-------- PROVIDED PASSAGE

Thus BMA predicts a spread-error correlation, but it also accounts for the possibility that ensembles may be underdispersive. This is exactly what we observed in the UW ensemble, and it is also the case in other ensembles. BMA provides a theoretical framework for understanding these apparently contradictory phenomena and suggests ways to remedy them.

d. Example of BMA predictive PDF

To illustrate the operation of BMA, we first describe the prediction of just one quantity at one place and time; later we will give aggregate performance results. We consider the 48-h forecast of temperature at Packwood, Washington, initialized at 0000 UTC on 12 June 2000 and verifying at 0000 UTC on 14 June 2000. As described below, a 25-day training period was used, in this case consisting of forecasts and observations in the 0000 UTC cycle from 16 April to 9 June 2000. No bias correction was applied, apart from the estimation of the a_k and the b_k in the model, which can be viewed as a simple linear bias correction.

Table 1 shows the forecasts, the bias-corrected forecasts, the BMA weights for the five members of the UW MM5 ensemble, and the observation. There was strong disagreement among the ensemble members: two of them (AVN-MM5 and NOGAPS-MM5) were around 284 K, while the other three (ETA-MM5, NGM-MM5, and GEM-MM5) were around 291 K. This difference of 7 K is quite large. The verifying observation turned out to be outside the ensemble range, as happened for 71% of the cases in our dataset. The verifying observation was well forecast by the three higher forecasts (especially after the linear bias correction) and was far from the two lower forecasts.

Figure 3 shows the BMA predictive PDF. This PDF (shown as the thick curve in the figure) is a weighted sum of five normal PDFs (the components are the five thin lines). The distribution is bimodal, reflecting the fact that there are two groups of forecasts that disagree with one another. The right mode is centered around the cluster of three higher forecasts (after the linear bias correction), while the left mode is centered around the cluster of two lower forecasts. The observation fell within the 90% BMA prediction interval, even though it was outside the ensemble range.

----------------
-------- DATA BLOCK

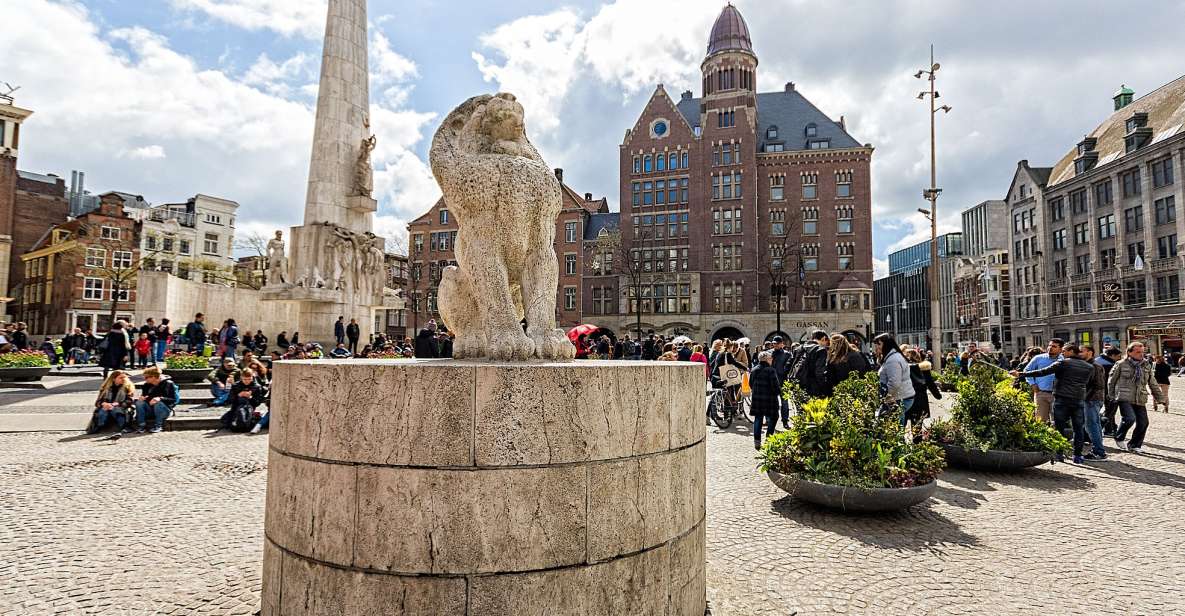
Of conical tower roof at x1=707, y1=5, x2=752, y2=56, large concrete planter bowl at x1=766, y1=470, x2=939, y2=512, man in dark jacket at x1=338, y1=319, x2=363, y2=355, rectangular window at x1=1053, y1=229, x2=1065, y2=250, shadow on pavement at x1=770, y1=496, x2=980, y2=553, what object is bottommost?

----------------

▶ [TASK DETAILS]: Do these statements agree with the passage on BMA forecasting? Answer yes or no for each, quoting the words of the passage that decide it. 1. A training period of 25 days was used for the Packwood temperature forecast. 2. The verifying observation fell inside the ensemble range. 3. The BMA predictive PDF for this forecast has a single mode.

▶ [EXERCISE SOLUTION]:
1. Yes: "a 25-day training period was used"
2. No: "The verifying observation turned out to be outside the ensemble range"
3. No: "The distribution is bimodal"